_Exercise text_
Start of Block

Your missing a trick here - there is a fork of nginx done by Ezra that  
includes a fair load balencer.

Google for it and you'll find the link as I don't have it handy - this  
version would remove the need for your intermediate proxy.

Cheers, Tim

Sent from my iPhone

On 20 Nov 2009, at 06:59, monty chen <montyc...@qq.com> wrote:

> Hi,David Pollk!
>
> Nginx only comes with a round-robin balancer and a hash-based
> balancer, so if a request takes a while to load, Nginx will start
> routing requests to backends that are already processing requests --  
> as
> a result, some backends will be queueing up requests while some
> backends will remain idle. You will get an uneven load distribution,
> and the unevenness will increase with the amount of load subject to
> the load-balancer.

End of Block

_Exercise instructions_
(a) Which two balancers does Nginx come with, according to the nginx load-balancing email?
(b) Continue the nginx load-balancing email, starting after its last sentence.

_Source material_
Start of Block

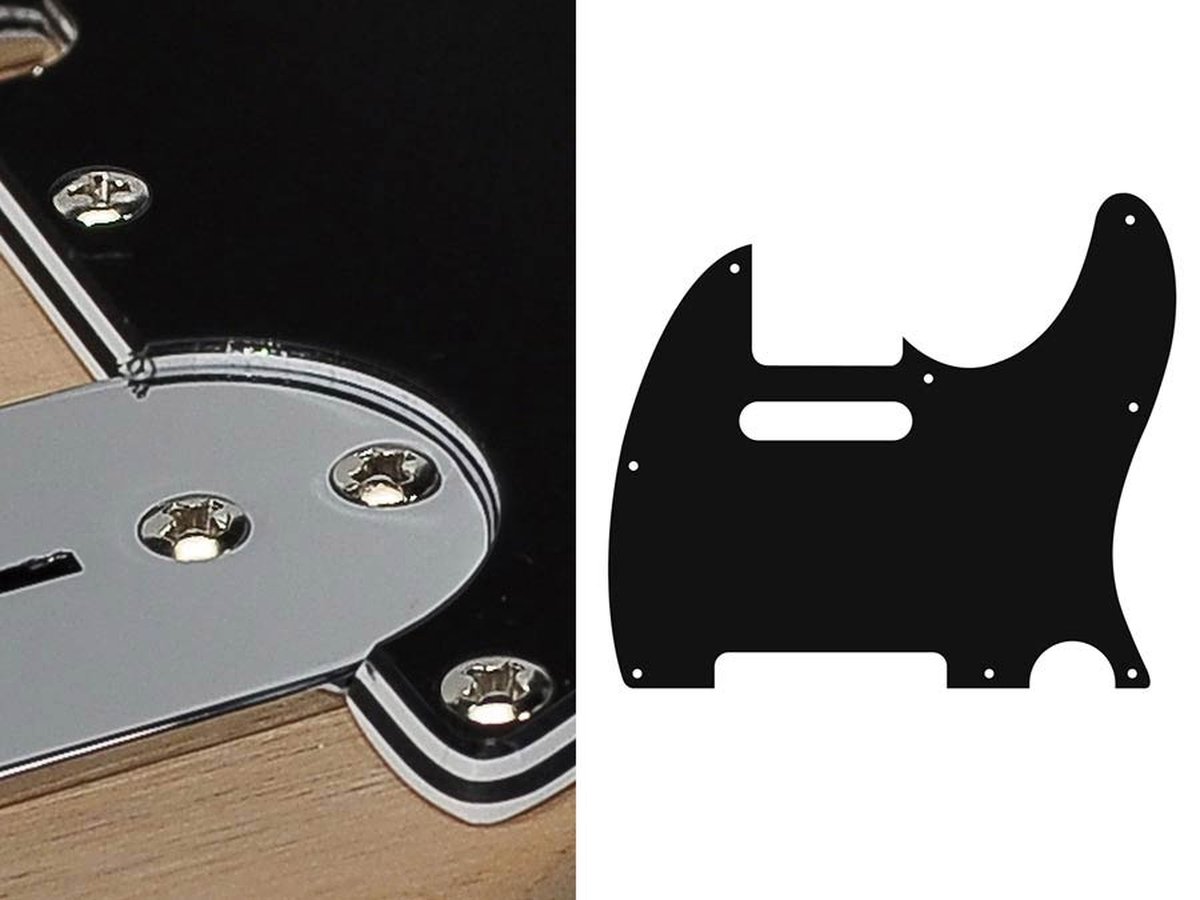Boston TE-410-B pickguard, Teaser, standard, 4 ply, black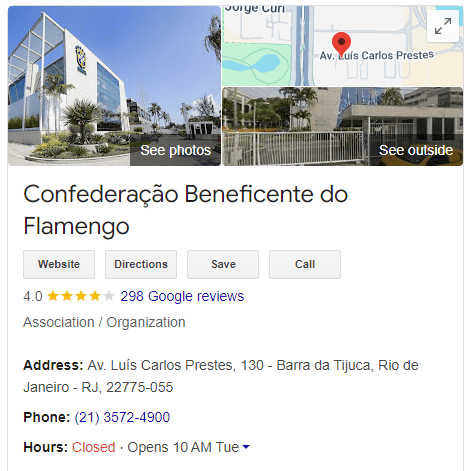 Torcedores revoltados mudam nome da CBF no google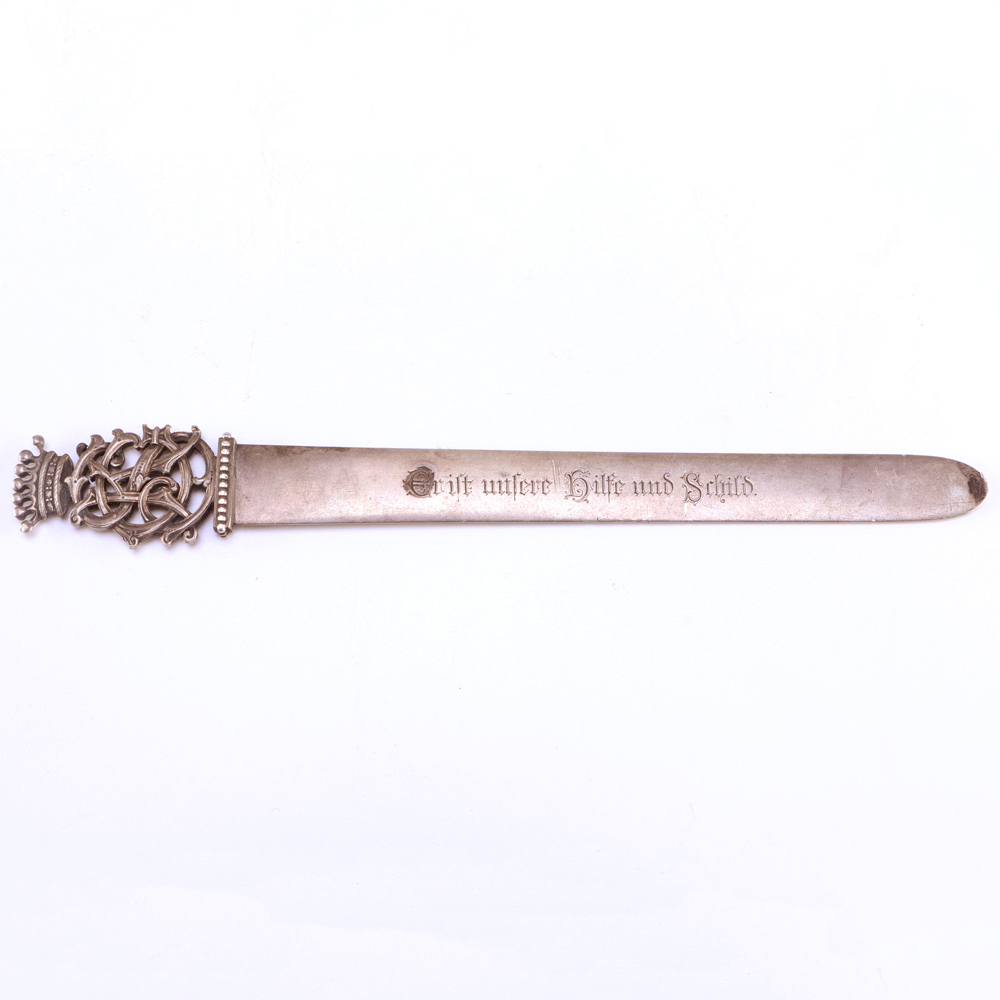 Antique German 800 Silver Letter Opener
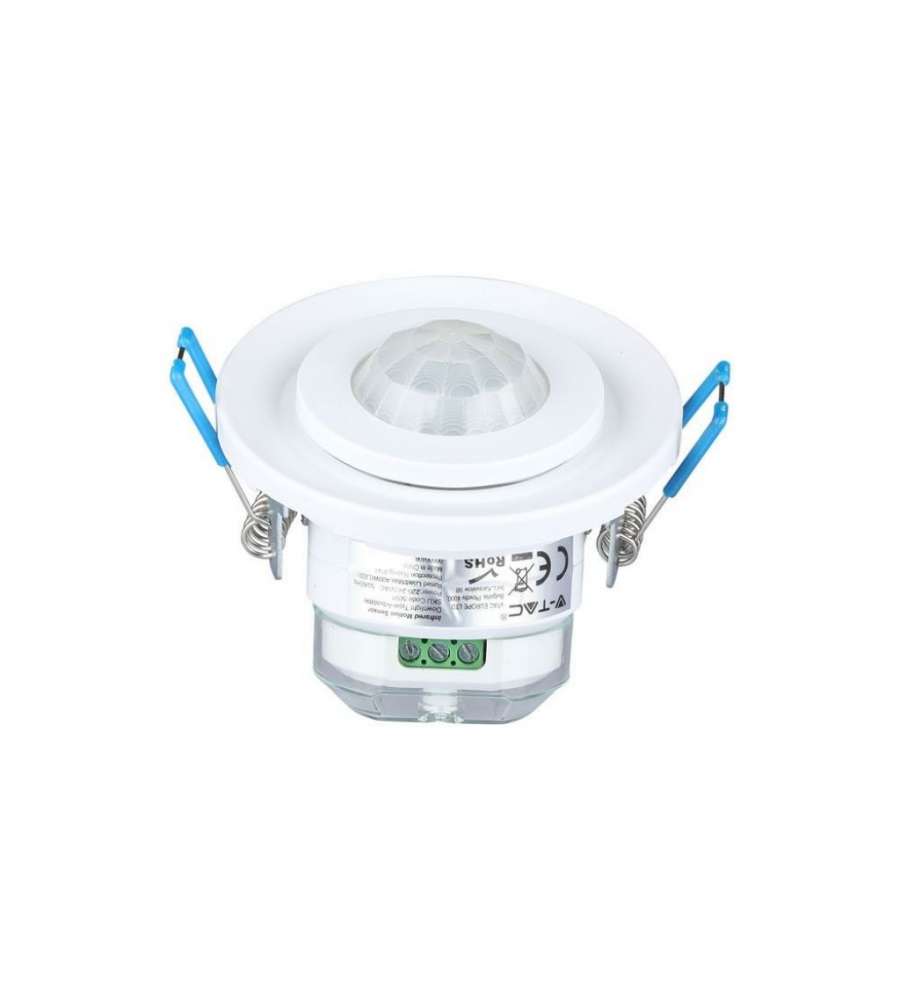 Sensore di Movimento a Microonde 360° Orientabile Montaggio a Incasso Colore Bianco (Max 200W) IP65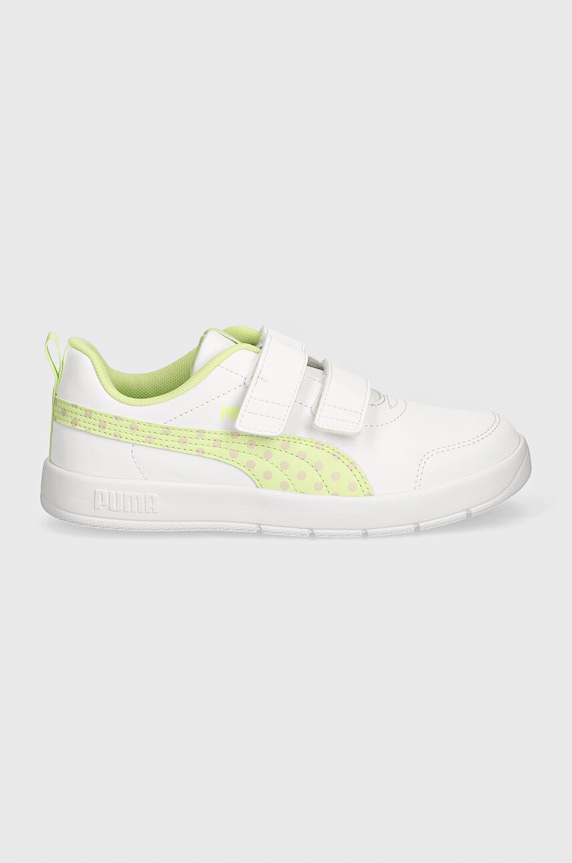 Puma sneakersy dziecięce Courtflex V3 Dotty 398758 zielony AW24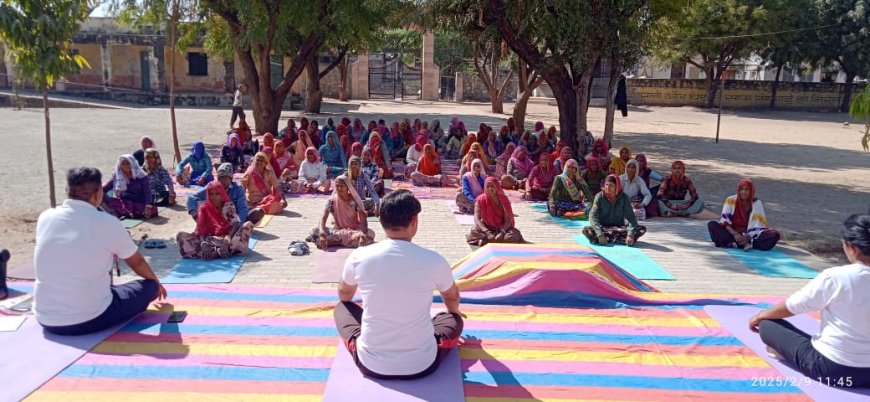 योग का प्रचार आर्युवेद का प्रचार के लिए योग कार्यशाला का हुआ आयोजन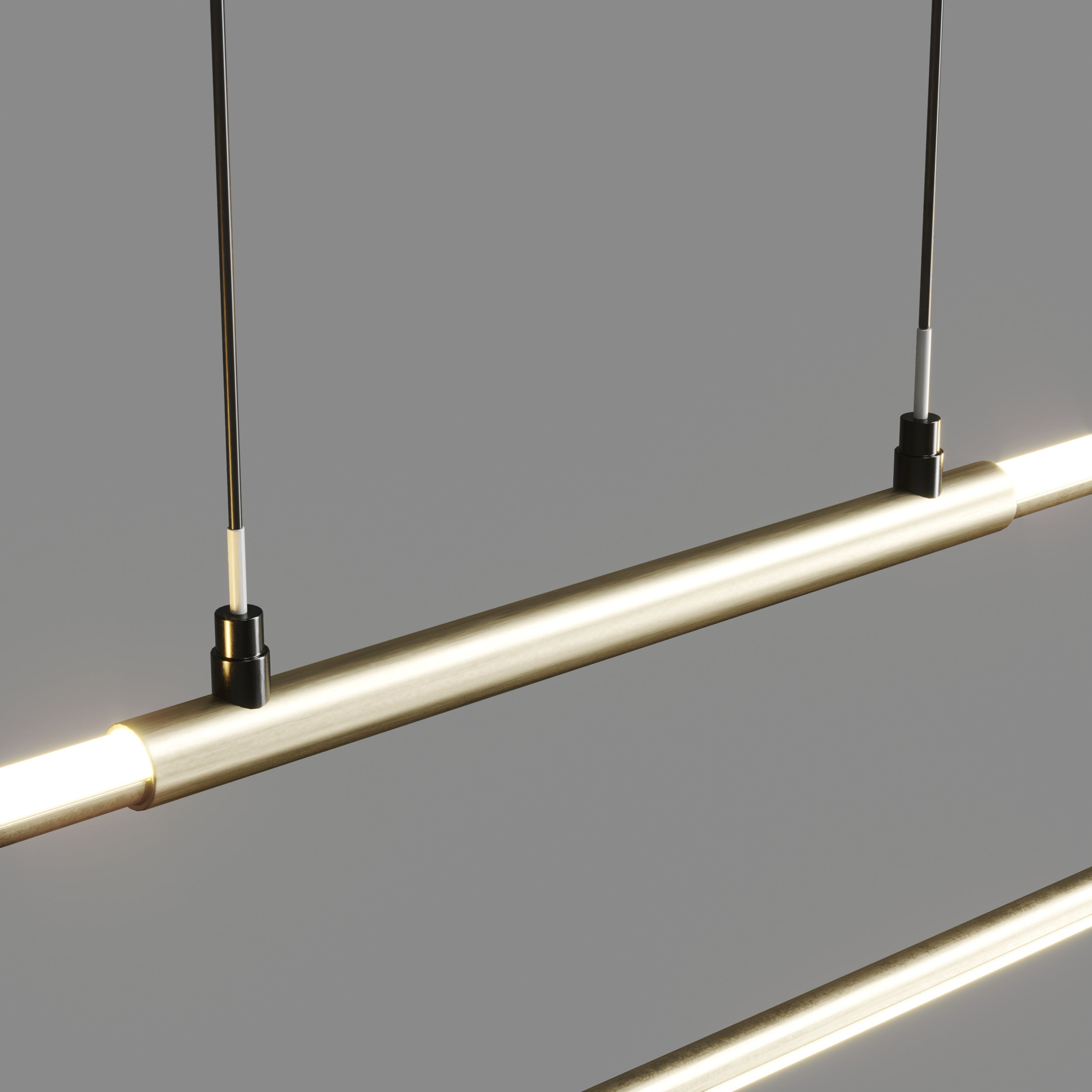 OVAL YATAY LED LAMBA Low-poly 3D model_5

End of Block

_Responses in order_
(a) A round-robin balancer and a hash-based balancer.

(b)
>
> Haproxy as a LB can:
> 1: Plenty of load-balancing algorithms, including a "least
> connections" strategy that picks the backend with the fewest pending
> connections. Which happens to be just what we want.
>
> 2:  Backends can be sanity- and health-checked by URL to avoid routing
> requests to brain-damaged backends. (It can even stagger these checks
> to avoid spikes.)
>
> 3: Requests can be routed based on all sorts of things: cookies, URL
> substrings, client IP, etc.
>
> So, I use nginx + haproxy + tomcat(jetty).
>
>
> On 11月20日, 上午11时27分, David Pollak  
> <feeder.of.the.be...@gmail.com>
> wrote:
>> I recommend Nginx + Jetty.
>>
>> Apache is the worst front end for this situation... it can only  
>> support a
>> few hundred simultaneous connections before it falls over.  Ngnix  
>> on the
>> other hand can proxy tens of thousands.
>>
>> Jetty's continuations make it a much better choice than Tomcat.   
>> You can
>> have thousands of open Comet request to a Jetty instance where  
>> Tomcat is
>> capped at a couple of hundred.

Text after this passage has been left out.